First English-Japanese dictionary in Japan

Eiwa-Taiyaku-Shuchin-Jisho (英和対訳袖珍辞書 lit. 'Pocket Dictionary of the English and Japanese Language'), was the first English-Japanese dictionary in Japan, edited by Tatsunosuke Hori in 1862 and published by the Bansho Shirabesho (Institute for the Study of Barbarian Books).

It was created by translating the Dutch items of H. Picard's A New Pocket Dictionary of the English-Dutch and Dutch-English Languages into Japanese.

The significance of this dictionary for the rapid modernization/industrialization of Japan during the Meiji era is discussed in "Codification, Technology Absorption, and the Globalization of the Industrial Revolution": "This project was the first step in what would become a massive government effort to codify and absorb Western science."

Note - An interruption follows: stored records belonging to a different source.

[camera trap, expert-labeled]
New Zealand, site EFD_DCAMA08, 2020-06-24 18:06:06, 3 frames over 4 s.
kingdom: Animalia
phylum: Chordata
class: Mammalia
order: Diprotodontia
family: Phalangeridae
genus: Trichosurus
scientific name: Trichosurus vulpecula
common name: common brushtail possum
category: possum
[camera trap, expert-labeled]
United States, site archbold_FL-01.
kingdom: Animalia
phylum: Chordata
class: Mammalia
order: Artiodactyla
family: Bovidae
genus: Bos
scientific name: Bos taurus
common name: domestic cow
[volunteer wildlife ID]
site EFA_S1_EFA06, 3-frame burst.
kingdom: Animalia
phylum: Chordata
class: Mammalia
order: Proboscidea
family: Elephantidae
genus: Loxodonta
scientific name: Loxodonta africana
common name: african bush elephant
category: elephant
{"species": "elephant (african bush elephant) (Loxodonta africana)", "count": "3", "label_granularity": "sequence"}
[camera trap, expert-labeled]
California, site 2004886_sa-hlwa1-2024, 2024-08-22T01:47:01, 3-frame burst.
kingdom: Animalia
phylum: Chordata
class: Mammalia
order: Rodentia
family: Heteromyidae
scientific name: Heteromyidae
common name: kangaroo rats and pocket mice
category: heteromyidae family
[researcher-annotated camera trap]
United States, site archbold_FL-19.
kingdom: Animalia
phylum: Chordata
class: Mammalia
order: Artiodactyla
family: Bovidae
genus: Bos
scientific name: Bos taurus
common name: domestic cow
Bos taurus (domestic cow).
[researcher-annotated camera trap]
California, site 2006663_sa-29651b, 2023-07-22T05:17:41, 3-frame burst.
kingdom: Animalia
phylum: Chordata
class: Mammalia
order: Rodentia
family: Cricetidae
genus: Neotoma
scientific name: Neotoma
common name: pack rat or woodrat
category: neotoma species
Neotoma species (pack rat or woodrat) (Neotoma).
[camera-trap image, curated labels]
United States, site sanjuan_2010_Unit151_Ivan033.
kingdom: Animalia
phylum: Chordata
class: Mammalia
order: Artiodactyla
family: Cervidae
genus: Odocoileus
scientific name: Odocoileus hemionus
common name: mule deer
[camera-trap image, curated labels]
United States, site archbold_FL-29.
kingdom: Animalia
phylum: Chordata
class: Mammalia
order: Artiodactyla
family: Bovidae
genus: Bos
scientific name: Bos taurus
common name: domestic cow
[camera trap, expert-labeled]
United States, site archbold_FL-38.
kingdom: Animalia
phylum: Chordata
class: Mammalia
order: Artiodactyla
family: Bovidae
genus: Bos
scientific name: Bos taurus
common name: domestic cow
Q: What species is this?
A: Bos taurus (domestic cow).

Juhasz et al. analyze historical Japanese library holdings to demonstrate that "Between 1600 and 1860, the number of technical books in Japanese grew by 1.6 percent per year. The rate almost sextupled to 8.8 percent per year between 1870 and 1900, starting just as staff at the bakufu’s Institute for Barbarian Books produced the 1862 and 1871 English-Japanese dictionaries" (the first and second edition of Eiwa taiyaku shūchin jisho).

Takayanagi notes "The Eiwa taiyaku shūchin jisho...ushered in the age of English studies" (in Japan).